Title page for ETD etd-09242012-070549


Type of Document Dissertation
Author Bibb, Wanda
Author's Email Address wbibb@hcps.us
URN etd-09242012-070549
Title Perceptions of Eight High School Principals Regarding World-Mindedness in Education
Degree Doctor of Education
Department Educational Leadership and Policy Studies
Advisory Committee
Advisor Name Title
Cash, Carol S. Committee Chair
Earthman, Glen I. Committee Member
Staley, Robert S. Committee Member
Twiford, Travis W. Committee Member
Keywords
  • World-Mindedness
  • Diversity
  • School Culture
  • Internationalism
  • Global Education
  • Multicultural Education
  • Multiculturalism
Date of Defense 2012-09-10
Availability unrestricted
Abstract

The purpose of this study was to explore the perceptions of eight high school principals regarding world-mindedness. Classrooms filled with students of various heritages present a three-fold challenge to principals: a) to welcome and educate students of all heritages; b) to teach students to respect and accept people who are different from themselves; and c) to graduate students prepared to live and work in a global economy. The study involved interviewing principals from eight high schools in central and northern Virginia: a) three public high schools with relatively high percentages of LEP students; b) three public schools with much lower percentages of LEP students; and c) two private international schools. The interview questions probed not only how the principals felt about world-mindedness but also about their roles in building world-minded schools and how they would recognize world-mindedness.

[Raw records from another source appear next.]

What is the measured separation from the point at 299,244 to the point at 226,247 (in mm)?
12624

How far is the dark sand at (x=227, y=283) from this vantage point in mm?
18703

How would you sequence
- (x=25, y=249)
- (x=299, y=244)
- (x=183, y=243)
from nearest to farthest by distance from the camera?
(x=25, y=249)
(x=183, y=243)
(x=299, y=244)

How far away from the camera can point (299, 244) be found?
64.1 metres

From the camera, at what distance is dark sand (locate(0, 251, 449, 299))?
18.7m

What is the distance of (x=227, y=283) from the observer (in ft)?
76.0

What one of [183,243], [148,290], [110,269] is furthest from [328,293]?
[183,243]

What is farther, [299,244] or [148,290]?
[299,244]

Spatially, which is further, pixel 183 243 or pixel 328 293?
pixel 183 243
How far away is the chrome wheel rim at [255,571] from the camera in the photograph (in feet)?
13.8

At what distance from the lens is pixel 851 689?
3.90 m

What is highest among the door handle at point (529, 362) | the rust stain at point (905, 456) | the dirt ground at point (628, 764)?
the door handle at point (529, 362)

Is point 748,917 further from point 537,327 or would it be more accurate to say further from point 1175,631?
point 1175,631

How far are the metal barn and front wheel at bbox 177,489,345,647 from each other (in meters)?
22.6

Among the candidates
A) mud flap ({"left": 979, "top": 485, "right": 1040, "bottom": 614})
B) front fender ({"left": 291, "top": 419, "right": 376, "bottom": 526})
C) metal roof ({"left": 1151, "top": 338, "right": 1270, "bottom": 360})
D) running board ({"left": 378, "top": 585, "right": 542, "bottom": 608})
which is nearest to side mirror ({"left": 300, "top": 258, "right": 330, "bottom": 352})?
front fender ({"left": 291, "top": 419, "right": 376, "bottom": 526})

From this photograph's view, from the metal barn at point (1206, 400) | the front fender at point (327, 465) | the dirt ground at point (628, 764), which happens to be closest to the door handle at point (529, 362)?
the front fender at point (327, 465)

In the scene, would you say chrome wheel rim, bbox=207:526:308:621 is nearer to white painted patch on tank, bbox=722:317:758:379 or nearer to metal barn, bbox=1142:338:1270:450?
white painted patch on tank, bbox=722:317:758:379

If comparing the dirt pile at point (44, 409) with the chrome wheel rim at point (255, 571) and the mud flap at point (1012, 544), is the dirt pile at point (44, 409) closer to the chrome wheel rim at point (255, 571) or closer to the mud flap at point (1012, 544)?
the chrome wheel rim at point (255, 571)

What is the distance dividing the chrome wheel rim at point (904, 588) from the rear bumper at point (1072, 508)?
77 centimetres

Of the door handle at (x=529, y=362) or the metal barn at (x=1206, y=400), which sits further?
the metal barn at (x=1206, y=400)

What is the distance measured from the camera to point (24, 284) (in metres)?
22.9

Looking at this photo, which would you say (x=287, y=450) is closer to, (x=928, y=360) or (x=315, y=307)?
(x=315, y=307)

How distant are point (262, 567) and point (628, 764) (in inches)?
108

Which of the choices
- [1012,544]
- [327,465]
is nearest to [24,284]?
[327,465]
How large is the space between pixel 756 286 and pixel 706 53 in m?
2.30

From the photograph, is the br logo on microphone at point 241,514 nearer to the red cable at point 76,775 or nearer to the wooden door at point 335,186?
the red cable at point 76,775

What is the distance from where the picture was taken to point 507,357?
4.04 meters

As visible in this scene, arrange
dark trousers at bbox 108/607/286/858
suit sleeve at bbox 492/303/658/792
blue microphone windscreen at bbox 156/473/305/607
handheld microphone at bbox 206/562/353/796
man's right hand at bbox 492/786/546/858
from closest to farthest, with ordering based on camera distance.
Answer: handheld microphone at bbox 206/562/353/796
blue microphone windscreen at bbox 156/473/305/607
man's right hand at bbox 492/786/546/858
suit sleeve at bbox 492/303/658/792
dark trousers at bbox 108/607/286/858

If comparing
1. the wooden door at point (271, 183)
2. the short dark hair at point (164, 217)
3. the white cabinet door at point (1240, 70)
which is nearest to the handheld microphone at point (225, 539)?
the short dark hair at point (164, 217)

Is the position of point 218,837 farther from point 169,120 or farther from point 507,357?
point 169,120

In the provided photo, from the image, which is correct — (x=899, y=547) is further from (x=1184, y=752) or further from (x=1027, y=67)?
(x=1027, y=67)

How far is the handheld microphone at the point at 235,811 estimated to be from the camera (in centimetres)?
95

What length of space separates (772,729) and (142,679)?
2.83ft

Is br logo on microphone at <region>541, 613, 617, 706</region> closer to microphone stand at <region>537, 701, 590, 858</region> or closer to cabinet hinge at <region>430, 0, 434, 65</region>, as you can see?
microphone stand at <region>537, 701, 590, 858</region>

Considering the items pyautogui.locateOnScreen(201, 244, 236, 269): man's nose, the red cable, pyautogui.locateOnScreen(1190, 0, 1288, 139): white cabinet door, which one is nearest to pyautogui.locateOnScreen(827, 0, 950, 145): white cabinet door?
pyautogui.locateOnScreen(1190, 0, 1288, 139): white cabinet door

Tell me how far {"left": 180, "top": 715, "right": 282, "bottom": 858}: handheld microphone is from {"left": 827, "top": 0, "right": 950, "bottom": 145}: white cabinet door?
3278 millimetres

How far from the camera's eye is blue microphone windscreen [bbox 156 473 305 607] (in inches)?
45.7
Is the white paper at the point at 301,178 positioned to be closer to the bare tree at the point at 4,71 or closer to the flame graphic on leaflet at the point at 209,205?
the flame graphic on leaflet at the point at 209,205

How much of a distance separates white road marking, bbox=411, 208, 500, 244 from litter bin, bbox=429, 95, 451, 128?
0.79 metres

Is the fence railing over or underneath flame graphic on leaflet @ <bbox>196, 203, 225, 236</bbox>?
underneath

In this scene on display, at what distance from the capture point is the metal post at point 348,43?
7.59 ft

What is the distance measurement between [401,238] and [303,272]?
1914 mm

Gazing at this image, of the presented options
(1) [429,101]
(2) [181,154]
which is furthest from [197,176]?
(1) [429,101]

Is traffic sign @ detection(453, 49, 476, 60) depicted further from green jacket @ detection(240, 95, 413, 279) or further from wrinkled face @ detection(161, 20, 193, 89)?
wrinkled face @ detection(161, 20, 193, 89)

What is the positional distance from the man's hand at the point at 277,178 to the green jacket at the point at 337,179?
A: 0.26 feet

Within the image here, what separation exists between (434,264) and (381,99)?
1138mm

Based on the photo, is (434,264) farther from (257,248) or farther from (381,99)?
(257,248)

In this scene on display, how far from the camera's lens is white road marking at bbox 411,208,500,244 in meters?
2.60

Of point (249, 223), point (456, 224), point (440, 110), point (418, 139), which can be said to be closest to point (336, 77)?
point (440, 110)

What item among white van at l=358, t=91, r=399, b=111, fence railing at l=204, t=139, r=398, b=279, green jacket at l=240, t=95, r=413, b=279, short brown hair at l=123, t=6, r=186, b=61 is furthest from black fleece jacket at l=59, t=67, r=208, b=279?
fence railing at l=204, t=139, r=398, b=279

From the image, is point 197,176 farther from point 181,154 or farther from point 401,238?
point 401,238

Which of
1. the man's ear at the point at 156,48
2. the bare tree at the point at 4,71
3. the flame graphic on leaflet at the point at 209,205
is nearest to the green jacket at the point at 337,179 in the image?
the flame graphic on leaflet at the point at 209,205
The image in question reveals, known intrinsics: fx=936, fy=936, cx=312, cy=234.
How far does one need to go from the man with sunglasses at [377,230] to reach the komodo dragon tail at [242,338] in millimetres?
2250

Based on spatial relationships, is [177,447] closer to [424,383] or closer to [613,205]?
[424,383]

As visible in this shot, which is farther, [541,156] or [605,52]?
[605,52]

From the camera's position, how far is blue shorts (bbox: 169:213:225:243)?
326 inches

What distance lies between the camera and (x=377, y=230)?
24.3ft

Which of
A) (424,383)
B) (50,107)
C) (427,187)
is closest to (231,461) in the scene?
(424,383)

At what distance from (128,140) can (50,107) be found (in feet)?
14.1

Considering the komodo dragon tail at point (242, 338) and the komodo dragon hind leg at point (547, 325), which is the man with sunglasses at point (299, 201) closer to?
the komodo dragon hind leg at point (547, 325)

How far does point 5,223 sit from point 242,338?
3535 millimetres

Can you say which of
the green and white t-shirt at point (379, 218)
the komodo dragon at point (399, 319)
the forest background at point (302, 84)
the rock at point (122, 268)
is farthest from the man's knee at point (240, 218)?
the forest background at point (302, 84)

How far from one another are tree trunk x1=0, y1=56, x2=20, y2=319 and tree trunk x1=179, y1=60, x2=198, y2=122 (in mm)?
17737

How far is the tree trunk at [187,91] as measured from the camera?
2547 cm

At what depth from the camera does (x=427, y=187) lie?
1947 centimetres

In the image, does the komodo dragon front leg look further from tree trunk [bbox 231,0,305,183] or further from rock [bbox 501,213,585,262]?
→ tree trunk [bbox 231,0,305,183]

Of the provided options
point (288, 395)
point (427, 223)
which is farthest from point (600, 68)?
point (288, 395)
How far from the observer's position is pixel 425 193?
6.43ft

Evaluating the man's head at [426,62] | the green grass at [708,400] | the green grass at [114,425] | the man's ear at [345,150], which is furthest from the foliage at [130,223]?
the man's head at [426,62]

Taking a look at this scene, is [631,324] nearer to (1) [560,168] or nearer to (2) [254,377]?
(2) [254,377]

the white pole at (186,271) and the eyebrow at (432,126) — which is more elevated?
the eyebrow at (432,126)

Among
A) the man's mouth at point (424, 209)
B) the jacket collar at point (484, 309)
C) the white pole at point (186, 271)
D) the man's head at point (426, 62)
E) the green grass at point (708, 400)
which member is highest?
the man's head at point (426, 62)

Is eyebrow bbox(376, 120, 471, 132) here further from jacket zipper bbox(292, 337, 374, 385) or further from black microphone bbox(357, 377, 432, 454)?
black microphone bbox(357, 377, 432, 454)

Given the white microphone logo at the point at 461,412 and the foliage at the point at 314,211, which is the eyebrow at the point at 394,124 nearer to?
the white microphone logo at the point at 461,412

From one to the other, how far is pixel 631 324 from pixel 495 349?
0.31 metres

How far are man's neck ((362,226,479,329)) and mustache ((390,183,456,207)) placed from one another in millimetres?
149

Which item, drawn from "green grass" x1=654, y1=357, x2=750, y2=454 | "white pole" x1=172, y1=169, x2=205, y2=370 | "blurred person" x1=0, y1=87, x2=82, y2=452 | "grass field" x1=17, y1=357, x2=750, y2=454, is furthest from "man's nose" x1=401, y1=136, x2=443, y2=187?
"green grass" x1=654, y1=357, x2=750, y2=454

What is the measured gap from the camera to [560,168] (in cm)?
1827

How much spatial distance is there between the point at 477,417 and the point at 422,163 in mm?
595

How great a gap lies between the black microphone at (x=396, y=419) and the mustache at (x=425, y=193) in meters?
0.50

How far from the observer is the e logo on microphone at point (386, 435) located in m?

The findings were as follows: a) all participants agreed on the importance of world-mindedness in education; b) world-minded practices were absent from some schools; c) offering the International Baccalaureate Program did not necessarily make a school highly world-minded; d) participants did not need extensive experiences outside the United States to be highly world-minded; e) demands from outside forces encouraged participants to be world-minded; f) community demographics affected participants’ perceptions of schools’ levels of world-mindedness; g) participants in schools with diverse student bodies seemed to be more world-minded; h) highly world-minded participants used conversations to raise and maintain world-mindedness; i) highly world-minded participants used websites to promote world-mindedness; j) highly world-minded schools possessed tangible and intangible elements of world-mindedness; and k) some participants confused world-mindedness with anti-racism.

Implications were that principals should a) seek professional development opportunities; b) include world-mindedness in communications; c) start with tangible elements to build intangible elements of world-mindedness; and d) have frequent conversations about world-mindedness with stakeholders. The recommendations for further research included a) creating world-mindedness continuums; b) building world-mindedness in homogeneous student bodies; c) using international schools as world-mindedness models; and d) distinguishing world-mindedness from anti-racism efforts. In conclusion, the growing diversity in U.S. classrooms presents principals with a mandate to work toward high levels of world-mindedness and, thus, become diversity change agents.